Without any pictures, the records below should be reproduced exactly.

(Source texts of formatted documents)
┌──
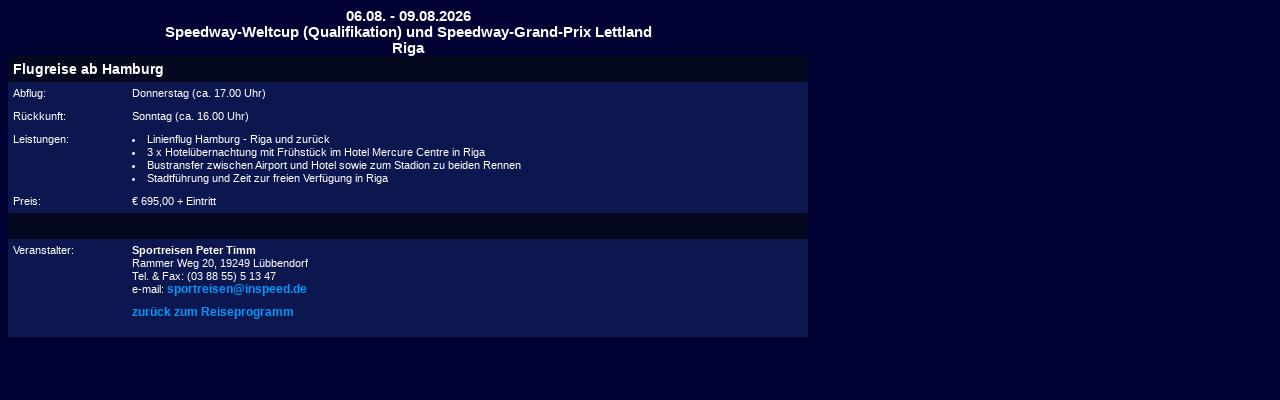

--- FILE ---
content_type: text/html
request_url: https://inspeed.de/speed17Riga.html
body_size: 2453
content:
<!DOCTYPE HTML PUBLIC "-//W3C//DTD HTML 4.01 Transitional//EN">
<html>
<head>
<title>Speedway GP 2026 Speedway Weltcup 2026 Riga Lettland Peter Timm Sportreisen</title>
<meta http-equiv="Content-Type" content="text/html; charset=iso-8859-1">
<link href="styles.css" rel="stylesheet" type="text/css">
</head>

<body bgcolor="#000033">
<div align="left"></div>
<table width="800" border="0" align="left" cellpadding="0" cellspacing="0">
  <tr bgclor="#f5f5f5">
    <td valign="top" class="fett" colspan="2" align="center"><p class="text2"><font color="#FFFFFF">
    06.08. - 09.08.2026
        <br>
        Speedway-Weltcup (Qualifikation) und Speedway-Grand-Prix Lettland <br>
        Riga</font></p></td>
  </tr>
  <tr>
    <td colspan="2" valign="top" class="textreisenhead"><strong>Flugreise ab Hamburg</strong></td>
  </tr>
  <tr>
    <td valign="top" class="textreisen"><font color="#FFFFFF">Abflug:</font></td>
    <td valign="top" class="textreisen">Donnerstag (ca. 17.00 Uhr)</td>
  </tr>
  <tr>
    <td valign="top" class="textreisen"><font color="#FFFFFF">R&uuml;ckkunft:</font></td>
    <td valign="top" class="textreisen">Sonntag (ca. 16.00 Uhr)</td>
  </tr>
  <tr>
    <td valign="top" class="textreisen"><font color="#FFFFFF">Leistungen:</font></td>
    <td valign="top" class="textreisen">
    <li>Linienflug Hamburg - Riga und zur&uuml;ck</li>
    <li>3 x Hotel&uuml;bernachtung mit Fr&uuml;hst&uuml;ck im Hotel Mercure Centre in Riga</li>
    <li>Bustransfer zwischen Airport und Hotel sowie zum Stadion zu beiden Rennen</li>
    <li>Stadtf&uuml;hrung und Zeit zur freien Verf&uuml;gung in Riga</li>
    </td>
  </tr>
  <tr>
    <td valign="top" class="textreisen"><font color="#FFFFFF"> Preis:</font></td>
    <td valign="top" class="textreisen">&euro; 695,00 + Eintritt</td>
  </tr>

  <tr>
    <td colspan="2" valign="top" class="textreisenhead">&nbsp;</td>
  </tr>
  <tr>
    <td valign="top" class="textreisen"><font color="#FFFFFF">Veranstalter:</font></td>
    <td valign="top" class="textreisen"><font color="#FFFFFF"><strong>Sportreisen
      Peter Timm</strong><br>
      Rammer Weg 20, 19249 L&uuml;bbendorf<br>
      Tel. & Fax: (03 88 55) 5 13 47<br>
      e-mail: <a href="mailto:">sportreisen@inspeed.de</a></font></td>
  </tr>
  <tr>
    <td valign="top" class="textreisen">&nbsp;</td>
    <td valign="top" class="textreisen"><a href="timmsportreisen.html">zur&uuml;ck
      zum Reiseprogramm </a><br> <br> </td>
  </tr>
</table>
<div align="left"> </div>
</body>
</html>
└──
### [SOLUTION TO THIS TASK]
--- FILE ---
content_type: text/html
request_url: https://inspeed.de/speed17Riga.html
body_size: 2453
content:
<!DOCTYPE HTML PUBLIC "-//W3C//DTD HTML 4.01 Transitional//EN">
<html>
<head>
<title>Speedway GP 2026 Speedway Weltcup 2026 Riga Lettland Peter Timm Sportreisen</title>
<meta http-equiv="Content-Type" content="text/html; charset=iso-8859-1">
<link href="styles.css" rel="stylesheet" type="text/css">
</head>

<body bgcolor="#000033">
<div align="left"></div>
<table width="800" border="0" align="left" cellpadding="0" cellspacing="0">
  <tr bgclor="#f5f5f5">
    <td valign="top" class="fett" colspan="2" align="center"><p class="text2"><font color="#FFFFFF">
    06.08. - 09.08.2026
        <br>
        Speedway-Weltcup (Qualifikation) und Speedway-Grand-Prix Lettland <br>
        Riga</font></p></td>
  </tr>
  <tr>
    <td colspan="2" valign="top" class="textreisenhead"><strong>Flugreise ab Hamburg</strong></td>
  </tr>
  <tr>
    <td valign="top" class="textreisen"><font color="#FFFFFF">Abflug:</font></td>
    <td valign="top" class="textreisen">Donnerstag (ca. 17.00 Uhr)</td>
  </tr>
  <tr>
    <td valign="top" class="textreisen"><font color="#FFFFFF">R&uuml;ckkunft:</font></td>
    <td valign="top" class="textreisen">Sonntag (ca. 16.00 Uhr)</td>
  </tr>
  <tr>
    <td valign="top" class="textreisen"><font color="#FFFFFF">Leistungen:</font></td>
    <td valign="top" class="textreisen">
    <li>Linienflug Hamburg - Riga und zur&uuml;ck</li>
    <li>3 x Hotel&uuml;bernachtung mit Fr&uuml;hst&uuml;ck im Hotel Mercure Centre in Riga</li>
    <li>Bustransfer zwischen Airport und Hotel sowie zum Stadion zu beiden Rennen</li>
    <li>Stadtf&uuml;hrung und Zeit zur freien Verf&uuml;gung in Riga</li>
    </td>
  </tr>
  <tr>
    <td valign="top" class="textreisen"><font color="#FFFFFF"> Preis:</font></td>
    <td valign="top" class="textreisen">&euro; 695,00 + Eintritt</td>
  </tr>

  <tr>
    <td colspan="2" valign="top" class="textreisenhead">&nbsp;</td>
  </tr>
  <tr>
    <td valign="top" class="textreisen"><font color="#FFFFFF">Veranstalter:</font></td>
    <td valign="top" class="textreisen"><font color="#FFFFFF"><strong>Sportreisen
      Peter Timm</strong><br>
      Rammer Weg 20, 19249 L&uuml;bbendorf<br>
      Tel. & Fax: (03 88 55) 5 13 47<br>
      e-mail: <a href="mailto:">sportreisen@inspeed.de</a></font></td>
  </tr>
  <tr>
    <td valign="top" class="textreisen">&nbsp;</td>
    <td valign="top" class="textreisen"><a href="timmsportreisen.html">zur&uuml;ck
      zum Reiseprogramm </a><br> <br> </td>
  </tr>
</table>
<div align="left"> </div>
</body>
</html>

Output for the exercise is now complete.